Rows of spatial question data
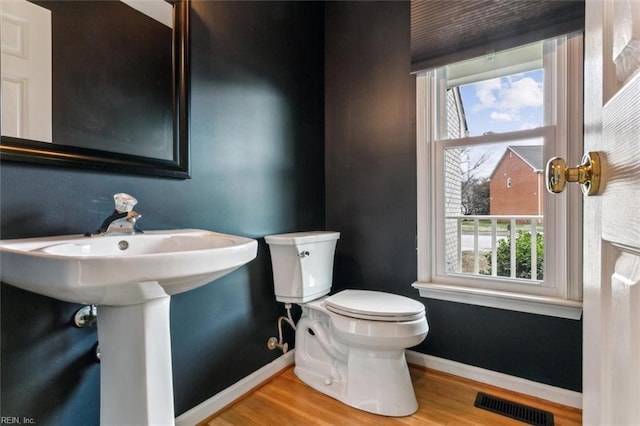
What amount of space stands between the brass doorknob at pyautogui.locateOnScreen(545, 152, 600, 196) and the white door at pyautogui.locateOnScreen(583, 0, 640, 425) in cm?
2

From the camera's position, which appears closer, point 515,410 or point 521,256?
point 515,410

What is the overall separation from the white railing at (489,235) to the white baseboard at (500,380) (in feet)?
1.64

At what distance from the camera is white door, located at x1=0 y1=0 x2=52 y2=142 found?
864mm

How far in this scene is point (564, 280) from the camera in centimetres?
142

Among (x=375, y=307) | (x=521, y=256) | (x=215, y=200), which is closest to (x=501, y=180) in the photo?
(x=521, y=256)

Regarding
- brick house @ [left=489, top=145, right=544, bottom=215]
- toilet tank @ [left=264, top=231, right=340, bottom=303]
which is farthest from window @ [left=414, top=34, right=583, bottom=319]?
toilet tank @ [left=264, top=231, right=340, bottom=303]

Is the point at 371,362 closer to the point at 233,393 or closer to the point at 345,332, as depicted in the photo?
the point at 345,332

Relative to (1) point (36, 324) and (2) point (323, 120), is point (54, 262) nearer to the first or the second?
(1) point (36, 324)

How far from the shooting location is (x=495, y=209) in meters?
1.64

● DIRECTIVE
Every record is to be reproduced exactly, with no pictures included.

● COMPLETED EXERCISE
What amount of space stands between the brass doorknob at pyautogui.locateOnScreen(545, 152, 600, 196) and the white door at pyautogui.locateOnScreen(583, 0, 640, 425) in cm?
2

From the camera's position, which appears closer, point 515,410 or point 521,256?
point 515,410

What is the overall separation from the white railing at (489,235) to the white baseboard at (500,380) (in feet)?
1.64

At what distance from the camera is white door, located at x1=0 y1=0 x2=52 y2=142 found?
864mm

How far in this scene is point (564, 280) from the camera in centimetres?
142

Among (x=375, y=307) | (x=521, y=256) | (x=215, y=200), which is closest to (x=501, y=180) in the photo?
(x=521, y=256)

Regarding
- brick house @ [left=489, top=145, right=544, bottom=215]
- toilet tank @ [left=264, top=231, right=340, bottom=303]
which is farthest from window @ [left=414, top=34, right=583, bottom=319]?
toilet tank @ [left=264, top=231, right=340, bottom=303]

Is the point at 371,362 closer to the point at 233,393 or closer to the point at 345,332, as depicted in the photo?
the point at 345,332

Relative to (1) point (36, 324) and (2) point (323, 120), is point (54, 262) nearer to the first or the second?
(1) point (36, 324)

How far from the shooting location is (x=495, y=209) in meters?
1.64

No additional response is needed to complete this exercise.